The proto-oncogene MYC is required for selection in the germinal center and cyclic reentry

• Published in: Nature immunology Vol. 13; no. 11; pp. 1083 - 1091
• Main Authors: Dominguez-Sola, David, Victora, Gabriel D, Ying, Carol Y, Phan, Ryan T, Saito, Masumichi, Nussenzweig, Michel C, Dalla-Favera, Riccardo
• Format: Journal Article
• Language: English
• Published: New York Nature Publishing Group US 01.11.2012; Nature Publishing Group
• Subjects: 631/250/2152/2153/1982; 631/250/580; 631/67/395; 692/699/67/1990/291; Analysis; Animals; Antigens, CD - genetics; Antigens, CD - immunology; B cells; B-Lymphocytes - immunology; B-Lymphocytes - metabolism; B-Lymphocytes - pathology; Biomedicine; Cell Cycle - genetics; Cell Cycle - immunology; Cell Movement; Cell Proliferation; Cell Transformation, Neoplastic - genetics; Cell Transformation, Neoplastic - immunology; Gene Expression Regulation; Genes, myc - immunology; Genes, Reporter; Germinal Center - immunology; Germinal Center - metabolism; Germinal Center - pathology; Green Fluorescent Proteins; Immunology; Infectious Diseases; Lymphoma - genetics; Lymphoma - metabolism; Lymphoma - pathology; Mice; Mice, Transgenic; Physiological aspects; Proto-Oncogene Proteins c-bcl-6 - genetics; Proto-Oncogene Proteins c-bcl-6 - immunology; Proto-oncogenes; Receptors, Antigen, B-Cell - genetics; Receptors, Antigen, B-Cell - immunology; Signal Transduction; T-Lymphocytes - immunology; T-Lymphocytes - metabolism; T-Lymphocytes - pathology
• ISSN: 1529-2908; 1529-2916; 1529-2916
• DOI: 10.1038/ni.2428

The molecular control of germinal center selection is still being determined. Dalla-Favera and colleagues show that the cell-cycle regulator c-Myc is essential for B cell selection and reentry into the germinal center. After antigenic challenge, B cells enter the dark zone (DZ) of germinal centers (GCs) to proliferate and hypermutate their immunoglobulin genes.
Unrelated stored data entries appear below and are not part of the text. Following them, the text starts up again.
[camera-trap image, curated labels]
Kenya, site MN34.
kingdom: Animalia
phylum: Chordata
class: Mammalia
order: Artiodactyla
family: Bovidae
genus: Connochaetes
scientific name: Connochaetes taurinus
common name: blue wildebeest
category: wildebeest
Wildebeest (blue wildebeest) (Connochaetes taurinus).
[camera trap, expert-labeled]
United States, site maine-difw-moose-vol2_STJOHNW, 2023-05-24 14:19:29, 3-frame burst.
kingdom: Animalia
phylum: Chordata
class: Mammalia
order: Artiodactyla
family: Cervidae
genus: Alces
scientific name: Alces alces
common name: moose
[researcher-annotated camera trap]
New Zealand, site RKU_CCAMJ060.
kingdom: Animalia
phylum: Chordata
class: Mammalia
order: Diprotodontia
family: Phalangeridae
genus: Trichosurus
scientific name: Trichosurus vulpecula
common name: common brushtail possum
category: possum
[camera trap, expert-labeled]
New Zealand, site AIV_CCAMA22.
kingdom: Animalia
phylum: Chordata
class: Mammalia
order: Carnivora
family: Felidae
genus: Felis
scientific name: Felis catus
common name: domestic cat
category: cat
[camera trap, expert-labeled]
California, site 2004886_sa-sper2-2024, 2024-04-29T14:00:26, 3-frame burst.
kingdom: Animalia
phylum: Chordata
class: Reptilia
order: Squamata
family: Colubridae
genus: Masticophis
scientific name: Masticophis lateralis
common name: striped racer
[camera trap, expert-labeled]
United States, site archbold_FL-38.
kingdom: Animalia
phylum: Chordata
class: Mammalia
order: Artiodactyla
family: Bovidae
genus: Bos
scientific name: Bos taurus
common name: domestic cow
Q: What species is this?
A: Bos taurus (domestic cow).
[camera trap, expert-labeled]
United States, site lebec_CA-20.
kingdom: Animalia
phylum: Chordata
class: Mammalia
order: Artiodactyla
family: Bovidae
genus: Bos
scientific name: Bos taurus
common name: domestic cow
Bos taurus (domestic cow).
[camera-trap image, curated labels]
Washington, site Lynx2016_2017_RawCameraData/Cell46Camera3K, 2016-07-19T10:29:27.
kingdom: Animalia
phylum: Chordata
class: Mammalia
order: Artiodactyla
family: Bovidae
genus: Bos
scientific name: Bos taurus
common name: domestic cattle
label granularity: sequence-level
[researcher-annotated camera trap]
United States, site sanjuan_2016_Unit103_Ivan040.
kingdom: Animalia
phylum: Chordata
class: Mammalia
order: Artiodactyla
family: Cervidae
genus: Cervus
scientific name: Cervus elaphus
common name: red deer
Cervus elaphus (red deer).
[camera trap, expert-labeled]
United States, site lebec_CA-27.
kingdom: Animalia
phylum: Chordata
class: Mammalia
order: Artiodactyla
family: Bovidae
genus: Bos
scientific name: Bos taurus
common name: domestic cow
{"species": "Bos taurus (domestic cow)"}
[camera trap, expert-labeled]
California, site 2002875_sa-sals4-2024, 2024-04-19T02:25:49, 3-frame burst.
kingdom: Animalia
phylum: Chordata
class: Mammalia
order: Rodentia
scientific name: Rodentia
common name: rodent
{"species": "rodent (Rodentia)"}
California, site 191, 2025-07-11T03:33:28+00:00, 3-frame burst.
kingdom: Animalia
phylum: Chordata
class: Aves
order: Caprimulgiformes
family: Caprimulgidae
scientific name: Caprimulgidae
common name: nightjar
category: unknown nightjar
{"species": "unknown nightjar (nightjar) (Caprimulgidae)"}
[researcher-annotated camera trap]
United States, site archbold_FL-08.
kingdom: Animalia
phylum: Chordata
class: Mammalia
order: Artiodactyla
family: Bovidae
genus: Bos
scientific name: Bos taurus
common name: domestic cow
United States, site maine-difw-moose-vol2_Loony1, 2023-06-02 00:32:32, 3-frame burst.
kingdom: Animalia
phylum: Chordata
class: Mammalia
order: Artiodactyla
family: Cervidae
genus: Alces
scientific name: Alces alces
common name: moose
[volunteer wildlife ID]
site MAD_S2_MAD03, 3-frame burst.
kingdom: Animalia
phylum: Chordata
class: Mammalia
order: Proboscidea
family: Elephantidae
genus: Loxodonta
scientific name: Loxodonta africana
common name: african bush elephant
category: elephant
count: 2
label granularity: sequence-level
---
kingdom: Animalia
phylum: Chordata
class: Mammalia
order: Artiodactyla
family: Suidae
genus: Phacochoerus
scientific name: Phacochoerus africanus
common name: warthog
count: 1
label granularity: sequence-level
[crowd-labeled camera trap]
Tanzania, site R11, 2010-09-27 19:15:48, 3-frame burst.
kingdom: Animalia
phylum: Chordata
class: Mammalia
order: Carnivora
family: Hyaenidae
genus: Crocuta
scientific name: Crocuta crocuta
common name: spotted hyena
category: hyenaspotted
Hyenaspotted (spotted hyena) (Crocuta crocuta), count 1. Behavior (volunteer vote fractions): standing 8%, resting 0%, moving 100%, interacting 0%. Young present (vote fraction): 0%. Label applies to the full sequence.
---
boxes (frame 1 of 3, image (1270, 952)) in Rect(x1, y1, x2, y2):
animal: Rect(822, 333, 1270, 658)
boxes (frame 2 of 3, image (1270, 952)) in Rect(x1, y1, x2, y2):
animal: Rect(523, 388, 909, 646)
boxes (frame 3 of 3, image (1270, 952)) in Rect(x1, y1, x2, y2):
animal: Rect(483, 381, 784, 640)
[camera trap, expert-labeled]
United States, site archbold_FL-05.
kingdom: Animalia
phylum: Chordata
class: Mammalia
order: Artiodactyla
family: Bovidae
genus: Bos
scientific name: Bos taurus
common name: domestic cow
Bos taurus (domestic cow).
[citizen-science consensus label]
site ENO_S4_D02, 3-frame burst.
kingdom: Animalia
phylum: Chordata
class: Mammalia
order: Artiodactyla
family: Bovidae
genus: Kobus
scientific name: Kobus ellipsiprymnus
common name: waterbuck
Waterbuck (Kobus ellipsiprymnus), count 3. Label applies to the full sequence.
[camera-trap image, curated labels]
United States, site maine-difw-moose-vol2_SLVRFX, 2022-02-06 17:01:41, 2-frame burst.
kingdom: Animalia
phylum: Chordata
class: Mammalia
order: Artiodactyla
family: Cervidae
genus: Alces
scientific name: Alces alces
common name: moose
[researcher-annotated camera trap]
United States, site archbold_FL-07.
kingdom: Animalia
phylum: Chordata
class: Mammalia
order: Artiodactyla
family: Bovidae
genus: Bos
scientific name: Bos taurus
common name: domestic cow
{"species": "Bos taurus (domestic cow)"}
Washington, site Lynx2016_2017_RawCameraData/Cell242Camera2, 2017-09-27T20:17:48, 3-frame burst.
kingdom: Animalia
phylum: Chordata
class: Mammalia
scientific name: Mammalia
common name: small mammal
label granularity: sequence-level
Mutants with greater affinity for the antigen are positively selected in the light zone (LZ) to either differentiate into plasma and memory cells or reenter the DZ. The molecular circuits that govern positive selection in the GC are not known. We show here that the GC reaction required biphasic regulation of expression of the cell-cycle regulator c-Myc that involved its transient induction during early GC commitment, its repression by Bcl-6 in DZ B cells and its reinduction in B cells selected for reentry into the DZ. Inhibition of c-Myc in vivo led to GC collapse, which indicated an essential role for c-Myc in GCs. Our results have implications for the mechanism of GC selection and the role of c-Myc in lymphomagenesis.